** START OF PROVIDED RECORDS **
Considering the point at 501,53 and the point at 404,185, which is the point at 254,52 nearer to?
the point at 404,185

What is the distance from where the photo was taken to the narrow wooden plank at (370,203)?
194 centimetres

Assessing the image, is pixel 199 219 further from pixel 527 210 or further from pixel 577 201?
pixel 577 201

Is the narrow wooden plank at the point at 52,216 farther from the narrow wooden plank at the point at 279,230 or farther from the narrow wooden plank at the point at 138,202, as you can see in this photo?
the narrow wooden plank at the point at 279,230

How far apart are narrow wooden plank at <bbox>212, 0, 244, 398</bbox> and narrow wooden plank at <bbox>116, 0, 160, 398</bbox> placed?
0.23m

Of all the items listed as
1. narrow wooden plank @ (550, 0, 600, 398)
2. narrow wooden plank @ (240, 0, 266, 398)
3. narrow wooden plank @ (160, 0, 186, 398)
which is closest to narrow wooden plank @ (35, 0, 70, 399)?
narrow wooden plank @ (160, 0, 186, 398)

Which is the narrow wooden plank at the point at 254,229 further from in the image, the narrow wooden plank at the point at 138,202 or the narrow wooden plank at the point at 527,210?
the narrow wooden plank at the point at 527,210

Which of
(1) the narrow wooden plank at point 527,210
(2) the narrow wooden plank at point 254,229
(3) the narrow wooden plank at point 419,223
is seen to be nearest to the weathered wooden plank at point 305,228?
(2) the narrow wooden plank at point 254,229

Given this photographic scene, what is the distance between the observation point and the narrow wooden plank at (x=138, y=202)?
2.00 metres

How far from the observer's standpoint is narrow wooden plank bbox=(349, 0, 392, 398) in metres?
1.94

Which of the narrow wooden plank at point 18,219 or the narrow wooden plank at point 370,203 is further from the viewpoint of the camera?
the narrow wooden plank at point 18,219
** END OF PROVIDED RECORDS **
**DIRECTIVE:**
Rewrite the saved entries above with "weathered wooden plank" changed to "worn wooden plank", leaving everything else unchanged.

**CORRECT RESULT:**
Considering the point at 501,53 and the point at 404,185, which is the point at 254,52 nearer to?
the point at 404,185

What is the distance from where the photo was taken to the narrow wooden plank at (370,203)?
194 centimetres

Assessing the image, is pixel 199 219 further from pixel 527 210 or further from pixel 577 201?
pixel 577 201

Is the narrow wooden plank at the point at 52,216 farther from the narrow wooden plank at the point at 279,230 or farther from the narrow wooden plank at the point at 138,202, as you can see in this photo?
the narrow wooden plank at the point at 279,230

How far apart are narrow wooden plank at <bbox>212, 0, 244, 398</bbox> and narrow wooden plank at <bbox>116, 0, 160, 398</bbox> placed?
0.23m

Of all the items listed as
1. narrow wooden plank @ (550, 0, 600, 398)
2. narrow wooden plank @ (240, 0, 266, 398)
3. narrow wooden plank @ (160, 0, 186, 398)
which is closest to narrow wooden plank @ (35, 0, 70, 399)?
narrow wooden plank @ (160, 0, 186, 398)

Which is the narrow wooden plank at the point at 254,229 further from in the image, the narrow wooden plank at the point at 138,202 or the narrow wooden plank at the point at 527,210?
the narrow wooden plank at the point at 527,210

Which of
(1) the narrow wooden plank at point 527,210
(2) the narrow wooden plank at point 254,229
(3) the narrow wooden plank at point 419,223
is seen to be nearest to the worn wooden plank at point 305,228?
(2) the narrow wooden plank at point 254,229

Given this photographic scene, what is the distance between the observation point and the narrow wooden plank at (x=138, y=202)?
2.00 metres

How far from the observer's standpoint is narrow wooden plank bbox=(349, 0, 392, 398) in metres?
1.94

Which of the narrow wooden plank at point 18,219 or the narrow wooden plank at point 370,203 is further from the viewpoint of the camera?
the narrow wooden plank at point 18,219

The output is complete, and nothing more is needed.